Particulars
Ipek Guvensoy is a social psychologist with a specific focus on intergroup contact, prejudice, polarization and collective action. She got her first degree in Psychology from Uskudar University in 2019. During her undergraduate studies, she went on an overseas internship in Northern Ireland, Belfast. As a visiting researcher at Queen’s University Belfast, she studied intergroup contact under the supervision of Rhiannon Turner. After that, she received her master’s degree at Koc University in the department of Social/Organizational Psychology in 2021. Ipek is now a senior (final year) PhD student at Sabanci University. During her doctoral studies she also went on an overseas internship in Lisbon, Portugal. As a visiting researcher at ISCTE, she studied all-inclusive identities under the supervision of Rita Guerra. Ipek is the coordinator of Groupsy Lab and actively executes 5 projects. Her research appeared in the Journal of Applied Social Psychology and Journal of Social and Personal Relationships.
Research Interests
Since 2018, she has experimentally worked on various forms of intergroup contact including electronic contact, imagined contact, mediated contact and direct contact.
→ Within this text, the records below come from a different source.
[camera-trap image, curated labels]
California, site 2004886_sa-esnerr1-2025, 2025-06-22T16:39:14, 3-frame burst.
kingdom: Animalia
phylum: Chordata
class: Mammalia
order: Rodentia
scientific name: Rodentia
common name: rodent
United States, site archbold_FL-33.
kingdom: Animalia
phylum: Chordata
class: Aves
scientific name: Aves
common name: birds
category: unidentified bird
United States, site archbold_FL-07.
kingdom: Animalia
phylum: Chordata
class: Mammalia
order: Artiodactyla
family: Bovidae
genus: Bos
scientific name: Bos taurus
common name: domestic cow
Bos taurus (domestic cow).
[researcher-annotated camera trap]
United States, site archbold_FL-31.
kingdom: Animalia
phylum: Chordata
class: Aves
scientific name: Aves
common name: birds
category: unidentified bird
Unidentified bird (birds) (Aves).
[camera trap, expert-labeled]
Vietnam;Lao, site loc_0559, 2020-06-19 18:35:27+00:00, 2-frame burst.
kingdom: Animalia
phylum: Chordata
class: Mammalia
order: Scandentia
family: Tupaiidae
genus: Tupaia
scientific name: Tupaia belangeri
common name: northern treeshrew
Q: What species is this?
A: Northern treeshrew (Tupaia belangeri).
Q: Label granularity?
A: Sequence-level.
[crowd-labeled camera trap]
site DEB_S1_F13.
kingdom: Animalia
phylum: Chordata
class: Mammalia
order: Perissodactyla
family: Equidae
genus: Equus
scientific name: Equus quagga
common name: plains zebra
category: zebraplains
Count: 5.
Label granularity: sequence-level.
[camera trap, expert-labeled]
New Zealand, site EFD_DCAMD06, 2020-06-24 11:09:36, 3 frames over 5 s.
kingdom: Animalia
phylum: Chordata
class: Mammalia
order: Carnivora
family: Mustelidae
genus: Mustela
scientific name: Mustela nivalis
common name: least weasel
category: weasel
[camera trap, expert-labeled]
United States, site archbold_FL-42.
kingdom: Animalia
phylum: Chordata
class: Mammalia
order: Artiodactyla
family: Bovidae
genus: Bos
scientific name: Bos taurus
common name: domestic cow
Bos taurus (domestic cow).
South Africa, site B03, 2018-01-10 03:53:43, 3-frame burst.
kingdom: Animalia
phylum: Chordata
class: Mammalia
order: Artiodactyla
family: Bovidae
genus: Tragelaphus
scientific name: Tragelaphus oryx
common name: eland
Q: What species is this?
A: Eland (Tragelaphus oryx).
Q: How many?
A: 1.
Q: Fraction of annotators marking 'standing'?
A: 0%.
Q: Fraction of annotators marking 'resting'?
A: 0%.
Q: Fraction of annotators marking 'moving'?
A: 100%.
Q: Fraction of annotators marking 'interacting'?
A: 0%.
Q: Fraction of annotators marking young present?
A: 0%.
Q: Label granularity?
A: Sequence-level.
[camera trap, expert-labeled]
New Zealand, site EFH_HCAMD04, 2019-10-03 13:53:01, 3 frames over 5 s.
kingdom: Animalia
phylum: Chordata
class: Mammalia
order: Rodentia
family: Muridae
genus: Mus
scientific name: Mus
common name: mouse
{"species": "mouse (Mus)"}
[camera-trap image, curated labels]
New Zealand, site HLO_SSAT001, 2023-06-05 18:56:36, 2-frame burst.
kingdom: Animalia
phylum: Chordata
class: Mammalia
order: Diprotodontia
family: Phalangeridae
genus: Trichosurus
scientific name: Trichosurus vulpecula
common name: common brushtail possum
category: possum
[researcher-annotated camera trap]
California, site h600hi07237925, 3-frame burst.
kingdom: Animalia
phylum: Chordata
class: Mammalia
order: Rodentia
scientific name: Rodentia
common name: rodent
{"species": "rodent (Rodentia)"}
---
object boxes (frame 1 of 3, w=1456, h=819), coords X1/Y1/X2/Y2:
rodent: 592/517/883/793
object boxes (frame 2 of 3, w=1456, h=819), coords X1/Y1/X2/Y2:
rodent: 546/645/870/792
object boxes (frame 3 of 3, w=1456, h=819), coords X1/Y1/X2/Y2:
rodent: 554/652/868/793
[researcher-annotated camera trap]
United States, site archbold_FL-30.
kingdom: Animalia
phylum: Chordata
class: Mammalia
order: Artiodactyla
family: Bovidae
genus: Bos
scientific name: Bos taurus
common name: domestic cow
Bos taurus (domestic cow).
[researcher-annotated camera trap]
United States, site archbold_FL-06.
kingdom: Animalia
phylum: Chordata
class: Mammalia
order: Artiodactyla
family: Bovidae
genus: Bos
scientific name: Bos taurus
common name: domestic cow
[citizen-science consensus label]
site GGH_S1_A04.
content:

Ipek has conducted research on various intergroup contexts including Turkish-Kurdish, Black-White interethnic relations, Catholic-Protestant, meat-eaters – vegan/vegetarians, environmentalists – non-environmentalist intergroup relations and arbitrary-based groups. Ipek’s doctoral thesis looks at the effects of intergroup contact on meta-perception accuracy, and intergroup attitudes. Besides her doctoral thesis, she dedicated herself to improving theoretical frameworks in collective action research, particularly an overlooked construct in the overall collective action literature, anti-minority collective action. This work further drew her into the theoretical gaps in social identity literature.